(Stored records)
= = =

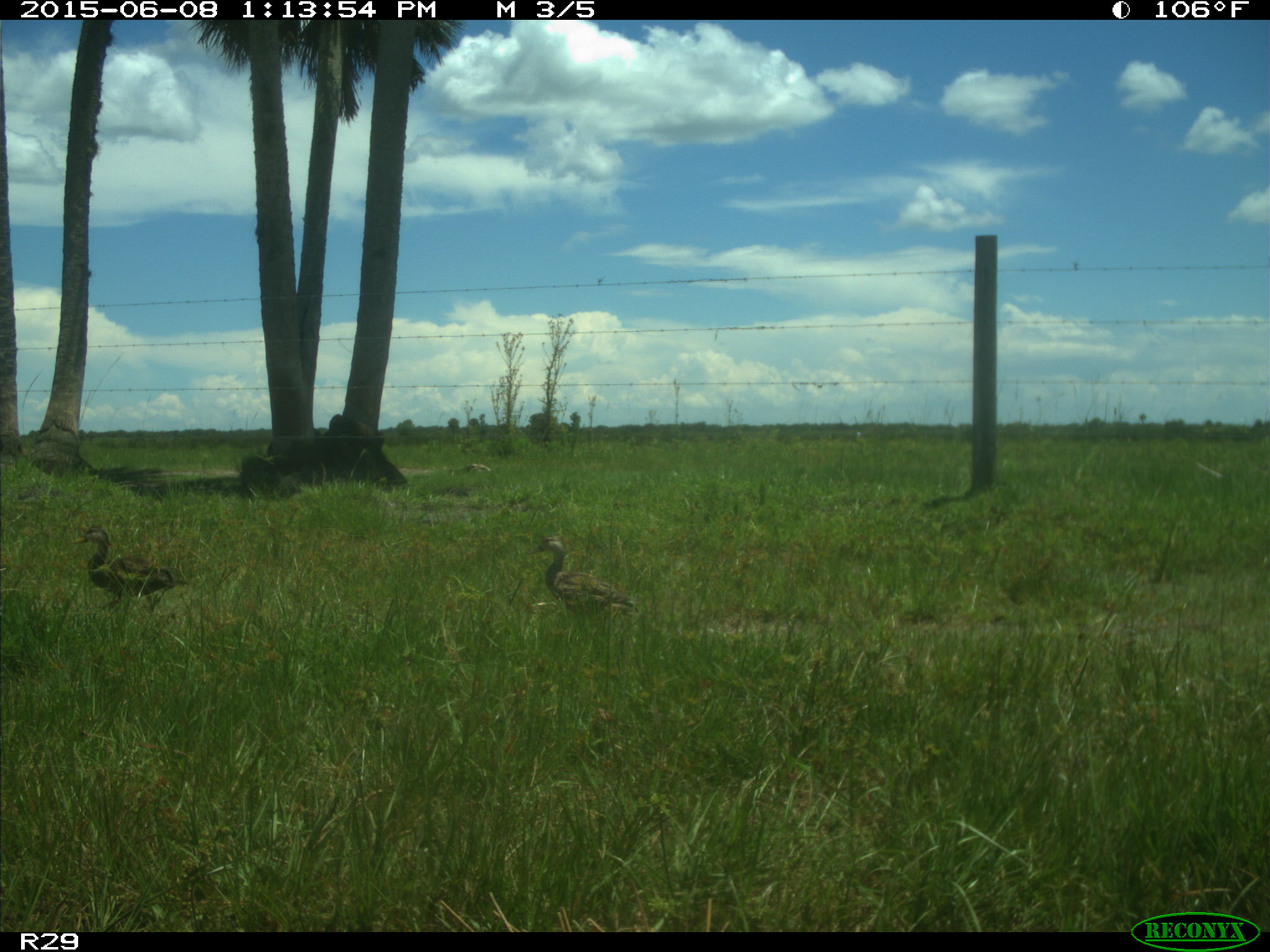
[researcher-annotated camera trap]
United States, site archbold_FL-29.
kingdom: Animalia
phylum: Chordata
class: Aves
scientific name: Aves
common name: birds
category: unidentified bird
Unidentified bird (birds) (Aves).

= = =

Omit every picture, then repeat the remaining data exactly as it appears above.

Reply to the task
[researcher-annotated camera trap]
United States, site archbold_FL-29.
kingdom: Animalia
phylum: Chordata
class: Aves
scientific name: Aves
common name: birds
category: unidentified bird
Unidentified bird (birds) (Aves).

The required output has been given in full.